Juhász, who made two 3-pointers Thursday at Tennessee (one with 30 seconds left in the half that accounted for three of the Huskies seven points in the second quarter), buried her shot with 1:44 to go Sunday, giving UConn a 58-55 lead. Edwards’ two free throws with 51 seconds left pushed the cushion to five. Edwards went back to the line with 10.1 seconds left, making one of two this time, and then secured the game’s final rebound after the defense forced two less than desirable shots from the Wildcats.

“I thought they struggled a lot early on,” Auriemma said. “There's no room in the lane, so I think there was a little bit of a struggle there. And sometimes you have to use up so much energy to guard these guys, because of all the movement, that you're a little bit fatigued on offense, and now you've got to work extra hard because every time you catch the ball there are bodies and hands and arms everywhere. But I thought they were really good in the fourth quarter, and that's when it counted the most.”

Juhász, who missed last season's Final Four with a broken wrist, had 16 points and a game-high seven rebounds Sunday. Edwards had 13 and six.

This is a good time for UConn post players to thrive. January play is over. The regular season stretch run has essentially arrived. Top-ranked South Carolina, the team that overwhelmed UConn with offense rebounds and general post play in last season’s national championship game, comes to XL Center on Sunday. Aliyah Boston is the next, and most significant, challenge that Juhász and Edwards must meet.

Neither dominated Sunday but they did what was needed on the latest step of the ladder. Edwards is having an All-American season and both have been shown significant growth since last year, when they were joined in the rotation by senior Olivia Nelson-Ododa.

Edwards is averaging 17.4 points and 9.1 rebounds. Juhász is averaging 14.7 and 9.9.

Edwards drew a game-high seven fouls Sunday that allowed her to go 7-for-8 from the line.

“Hey, man, I know I can knock in those free throws,” Edwards said. “I know I missed one but I knew I could knock in the rest of them.”

That’s how Juhász felt about her jump shot down the stretch. When the same opportunity presented itself just moments after a miss, she didn’t hesitate.

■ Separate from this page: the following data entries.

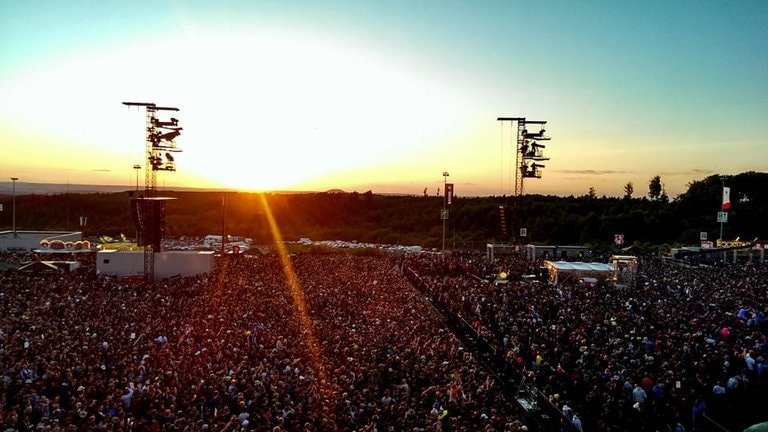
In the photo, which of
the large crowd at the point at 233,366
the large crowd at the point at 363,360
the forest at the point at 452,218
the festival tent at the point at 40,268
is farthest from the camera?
the forest at the point at 452,218

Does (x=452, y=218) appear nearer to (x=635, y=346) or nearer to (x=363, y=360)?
(x=635, y=346)

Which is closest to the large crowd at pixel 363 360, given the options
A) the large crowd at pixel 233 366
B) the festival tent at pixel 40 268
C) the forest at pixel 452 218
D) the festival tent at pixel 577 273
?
the large crowd at pixel 233 366

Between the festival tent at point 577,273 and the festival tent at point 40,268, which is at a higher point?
the festival tent at point 577,273

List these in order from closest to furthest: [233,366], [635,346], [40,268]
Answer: [233,366] → [635,346] → [40,268]

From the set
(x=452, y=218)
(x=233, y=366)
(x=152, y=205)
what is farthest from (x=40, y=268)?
(x=452, y=218)

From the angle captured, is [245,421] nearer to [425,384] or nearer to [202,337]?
[425,384]

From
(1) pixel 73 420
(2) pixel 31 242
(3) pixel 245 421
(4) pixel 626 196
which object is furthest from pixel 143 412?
(4) pixel 626 196

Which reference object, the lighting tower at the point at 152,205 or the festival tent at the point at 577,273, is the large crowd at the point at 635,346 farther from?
the lighting tower at the point at 152,205
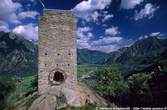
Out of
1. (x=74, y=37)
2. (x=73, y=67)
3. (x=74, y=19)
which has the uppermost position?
(x=74, y=19)

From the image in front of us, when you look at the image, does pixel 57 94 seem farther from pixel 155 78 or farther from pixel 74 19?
pixel 155 78

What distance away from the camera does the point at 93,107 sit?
3098 centimetres

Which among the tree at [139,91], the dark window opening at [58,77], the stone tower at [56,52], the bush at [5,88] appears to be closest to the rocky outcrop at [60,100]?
the stone tower at [56,52]

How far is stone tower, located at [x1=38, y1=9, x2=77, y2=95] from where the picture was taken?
103 feet

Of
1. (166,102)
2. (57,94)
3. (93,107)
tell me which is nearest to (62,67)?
(57,94)

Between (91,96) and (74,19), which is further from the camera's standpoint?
(91,96)

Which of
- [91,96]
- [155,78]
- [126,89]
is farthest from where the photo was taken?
[126,89]

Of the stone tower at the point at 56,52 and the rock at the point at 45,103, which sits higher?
the stone tower at the point at 56,52

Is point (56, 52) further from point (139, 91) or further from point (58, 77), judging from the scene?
point (139, 91)

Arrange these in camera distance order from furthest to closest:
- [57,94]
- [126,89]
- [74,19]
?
[126,89], [74,19], [57,94]

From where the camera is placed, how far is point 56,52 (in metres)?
31.6

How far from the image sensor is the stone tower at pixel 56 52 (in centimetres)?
3153

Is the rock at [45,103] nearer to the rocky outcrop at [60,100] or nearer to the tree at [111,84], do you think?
the rocky outcrop at [60,100]

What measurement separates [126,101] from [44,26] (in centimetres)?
3518
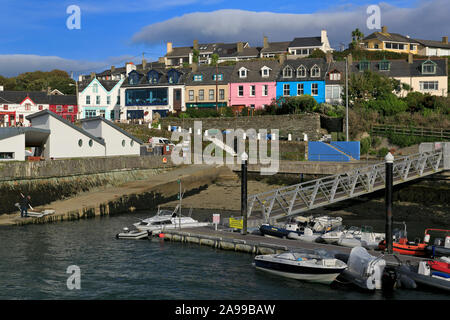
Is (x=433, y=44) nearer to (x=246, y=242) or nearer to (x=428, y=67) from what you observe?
(x=428, y=67)

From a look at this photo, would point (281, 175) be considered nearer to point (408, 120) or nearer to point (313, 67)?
point (408, 120)

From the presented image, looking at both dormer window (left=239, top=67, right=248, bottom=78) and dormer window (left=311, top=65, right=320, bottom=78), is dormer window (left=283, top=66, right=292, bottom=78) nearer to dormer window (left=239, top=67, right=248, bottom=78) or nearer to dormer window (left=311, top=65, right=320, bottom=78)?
dormer window (left=311, top=65, right=320, bottom=78)

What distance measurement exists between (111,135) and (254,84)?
99.9 ft

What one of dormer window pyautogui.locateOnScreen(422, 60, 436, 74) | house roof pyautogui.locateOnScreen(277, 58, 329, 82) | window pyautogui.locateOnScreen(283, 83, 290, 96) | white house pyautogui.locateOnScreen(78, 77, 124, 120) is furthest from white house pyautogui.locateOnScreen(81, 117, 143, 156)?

“He always says he has his full trust in us,” Juhász said of Auriemma. “He's our biggest supporter and biggest fan but he says it has to come from inside of us. After I missed that 3, I knew the next one was going in.”

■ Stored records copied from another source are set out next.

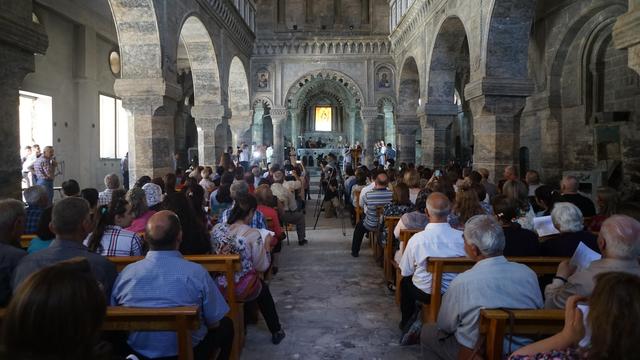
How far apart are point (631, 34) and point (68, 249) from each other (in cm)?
509

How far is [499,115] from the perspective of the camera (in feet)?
29.4

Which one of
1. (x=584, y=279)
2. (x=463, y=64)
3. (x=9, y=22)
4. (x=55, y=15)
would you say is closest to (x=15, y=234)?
(x=9, y=22)

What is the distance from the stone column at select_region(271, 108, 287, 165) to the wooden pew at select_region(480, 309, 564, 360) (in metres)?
18.2

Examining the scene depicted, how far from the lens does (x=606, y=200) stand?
4262 millimetres

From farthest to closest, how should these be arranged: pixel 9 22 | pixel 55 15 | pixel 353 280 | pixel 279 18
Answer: pixel 279 18 → pixel 55 15 → pixel 353 280 → pixel 9 22

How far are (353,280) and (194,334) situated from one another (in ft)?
10.8

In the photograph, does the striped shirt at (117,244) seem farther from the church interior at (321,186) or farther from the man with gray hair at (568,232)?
the man with gray hair at (568,232)

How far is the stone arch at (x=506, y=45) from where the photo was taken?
8828 mm

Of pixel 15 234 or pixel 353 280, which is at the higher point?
pixel 15 234

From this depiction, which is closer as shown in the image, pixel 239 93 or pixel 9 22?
pixel 9 22

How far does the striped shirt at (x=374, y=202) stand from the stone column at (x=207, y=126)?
28.3ft

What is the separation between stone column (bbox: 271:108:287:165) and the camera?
65.8ft

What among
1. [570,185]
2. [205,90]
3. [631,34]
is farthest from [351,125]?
[631,34]

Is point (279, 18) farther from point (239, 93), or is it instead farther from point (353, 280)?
point (353, 280)
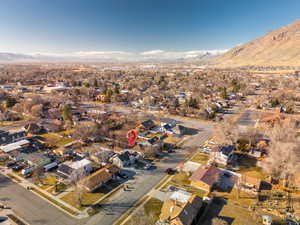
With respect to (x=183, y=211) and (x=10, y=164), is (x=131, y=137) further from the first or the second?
(x=183, y=211)

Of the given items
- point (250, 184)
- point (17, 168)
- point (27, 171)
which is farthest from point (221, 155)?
point (17, 168)

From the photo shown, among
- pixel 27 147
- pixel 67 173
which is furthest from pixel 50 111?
pixel 67 173

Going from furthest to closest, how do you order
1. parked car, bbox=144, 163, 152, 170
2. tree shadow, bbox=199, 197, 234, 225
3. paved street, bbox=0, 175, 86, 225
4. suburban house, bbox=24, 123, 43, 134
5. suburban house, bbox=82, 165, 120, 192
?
suburban house, bbox=24, 123, 43, 134, parked car, bbox=144, 163, 152, 170, suburban house, bbox=82, 165, 120, 192, paved street, bbox=0, 175, 86, 225, tree shadow, bbox=199, 197, 234, 225

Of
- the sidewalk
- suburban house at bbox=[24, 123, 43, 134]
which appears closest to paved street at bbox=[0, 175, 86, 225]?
the sidewalk

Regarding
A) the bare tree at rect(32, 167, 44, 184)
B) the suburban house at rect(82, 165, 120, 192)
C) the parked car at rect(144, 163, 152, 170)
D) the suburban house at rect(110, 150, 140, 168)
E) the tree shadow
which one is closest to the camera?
the tree shadow

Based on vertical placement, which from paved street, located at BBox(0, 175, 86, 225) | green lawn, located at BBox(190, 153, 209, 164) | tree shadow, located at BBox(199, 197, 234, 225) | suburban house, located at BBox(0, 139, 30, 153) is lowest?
paved street, located at BBox(0, 175, 86, 225)

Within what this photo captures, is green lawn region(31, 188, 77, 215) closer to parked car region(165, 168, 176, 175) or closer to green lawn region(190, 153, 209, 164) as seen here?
parked car region(165, 168, 176, 175)

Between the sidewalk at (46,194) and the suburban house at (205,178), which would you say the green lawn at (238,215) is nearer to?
the suburban house at (205,178)
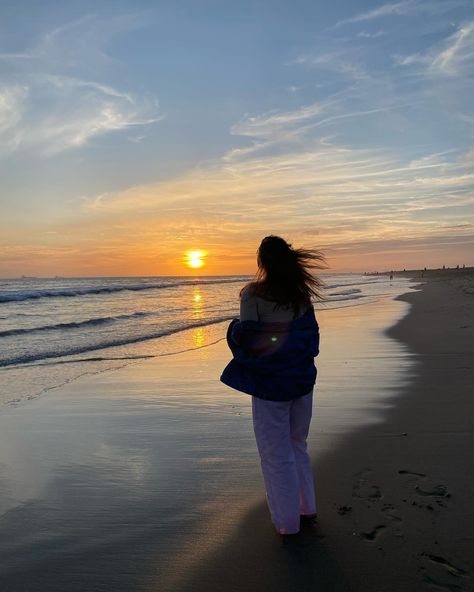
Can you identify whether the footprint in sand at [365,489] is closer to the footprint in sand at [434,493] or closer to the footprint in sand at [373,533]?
the footprint in sand at [434,493]

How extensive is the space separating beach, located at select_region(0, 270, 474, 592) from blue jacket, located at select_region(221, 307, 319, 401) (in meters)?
1.01

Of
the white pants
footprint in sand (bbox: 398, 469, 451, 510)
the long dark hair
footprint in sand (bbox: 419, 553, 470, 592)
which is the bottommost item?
footprint in sand (bbox: 419, 553, 470, 592)

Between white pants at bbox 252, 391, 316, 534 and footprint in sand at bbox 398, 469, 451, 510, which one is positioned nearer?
white pants at bbox 252, 391, 316, 534

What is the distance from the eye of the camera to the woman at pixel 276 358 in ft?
11.7

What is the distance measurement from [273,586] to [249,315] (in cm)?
167

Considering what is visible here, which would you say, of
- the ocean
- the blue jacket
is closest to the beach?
the blue jacket

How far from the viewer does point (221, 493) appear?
14.0ft

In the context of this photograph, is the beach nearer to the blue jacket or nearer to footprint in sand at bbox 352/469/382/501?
footprint in sand at bbox 352/469/382/501

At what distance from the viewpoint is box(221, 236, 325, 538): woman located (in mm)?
3570

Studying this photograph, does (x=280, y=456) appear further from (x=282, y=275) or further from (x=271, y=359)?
(x=282, y=275)

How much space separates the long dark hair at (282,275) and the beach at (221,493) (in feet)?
5.31

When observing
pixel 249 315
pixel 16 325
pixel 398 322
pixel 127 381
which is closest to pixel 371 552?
pixel 249 315

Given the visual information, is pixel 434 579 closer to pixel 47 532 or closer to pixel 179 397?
pixel 47 532

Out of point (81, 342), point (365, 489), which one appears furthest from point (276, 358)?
point (81, 342)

UConn, Auriemma conceded, looked really tired for the first time this season. The Huskies built an eight-point lead after the first quarter but could not pull away, outscored by five points in the second and five in the third to enter the fourth trailing 45-43.

“We had to go with our reserves and find that extra oomph and energy,” Edwards said.

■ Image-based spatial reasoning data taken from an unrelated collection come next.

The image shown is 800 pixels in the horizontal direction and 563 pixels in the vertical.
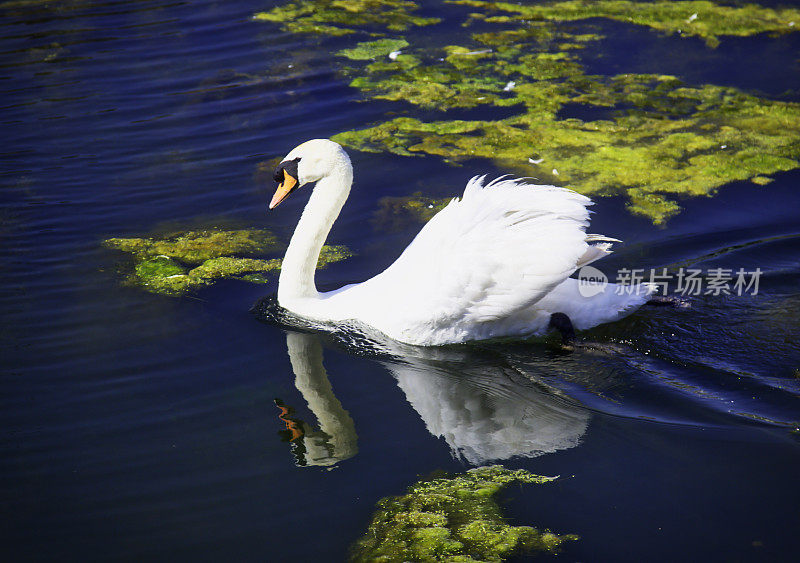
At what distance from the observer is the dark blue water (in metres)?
3.62

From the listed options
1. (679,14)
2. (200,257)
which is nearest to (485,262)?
(200,257)

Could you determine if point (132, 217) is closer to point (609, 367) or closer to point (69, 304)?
point (69, 304)

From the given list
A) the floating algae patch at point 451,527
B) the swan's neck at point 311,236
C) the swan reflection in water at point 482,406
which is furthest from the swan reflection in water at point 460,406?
the swan's neck at point 311,236

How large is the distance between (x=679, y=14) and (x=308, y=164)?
731cm

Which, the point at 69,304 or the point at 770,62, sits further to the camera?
the point at 770,62

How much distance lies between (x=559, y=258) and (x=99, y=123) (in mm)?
5782

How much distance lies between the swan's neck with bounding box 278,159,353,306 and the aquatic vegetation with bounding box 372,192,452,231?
1.15 metres

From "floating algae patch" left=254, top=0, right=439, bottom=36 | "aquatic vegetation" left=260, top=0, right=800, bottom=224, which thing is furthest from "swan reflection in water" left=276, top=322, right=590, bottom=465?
"floating algae patch" left=254, top=0, right=439, bottom=36

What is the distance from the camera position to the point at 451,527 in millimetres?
3562

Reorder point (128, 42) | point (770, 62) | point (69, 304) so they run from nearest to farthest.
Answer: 1. point (69, 304)
2. point (770, 62)
3. point (128, 42)

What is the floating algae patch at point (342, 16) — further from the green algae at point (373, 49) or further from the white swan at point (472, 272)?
the white swan at point (472, 272)

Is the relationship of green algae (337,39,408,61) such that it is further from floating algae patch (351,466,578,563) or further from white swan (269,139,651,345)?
floating algae patch (351,466,578,563)

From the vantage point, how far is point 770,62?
916 centimetres

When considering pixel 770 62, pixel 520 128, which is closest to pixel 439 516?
pixel 520 128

Because Auriemma was not going to his limited bench.

Amari DeBerry and Inês Bettencourt joined Patterson as available reserves, but neither played. On the bench in street clothes beside them were injured players Paige Bueckers, Azzi Fudd, Caroline Ducharme and Ice Brady, and newcomer Jana El Alfy, who is not expected to play this season.

“Being tired, playing a lot [in the rotation], playing a lot of games, but we don’t really take that as an excuse,” Juhász said. “We really needed that fourth quarter and we really had to dig deep inside of us. That was a hard fought win. It's definitely rewarding. I'm really proud of every single person. We played a lot of minutes but everybody chipped in in that last quarter.”

Aubrey Griffin steadied everything Sunday, scoring 19 points to help UConn compensate on a day when there was no clear reliable scorer purely inside or purely outside. Edwards and Juhász at least remained in the game and in the fight and, ultimately, made sure the Huskies actually won.

“It wasn't their best game, like some of the other games this year where the both get double-doubles or 20 points each; it wasn't one of those,” Auriemma said. “But like I said to Dorka, it's not how many 3's you're going to make during the season, it's when you make them. And that's what happened today.”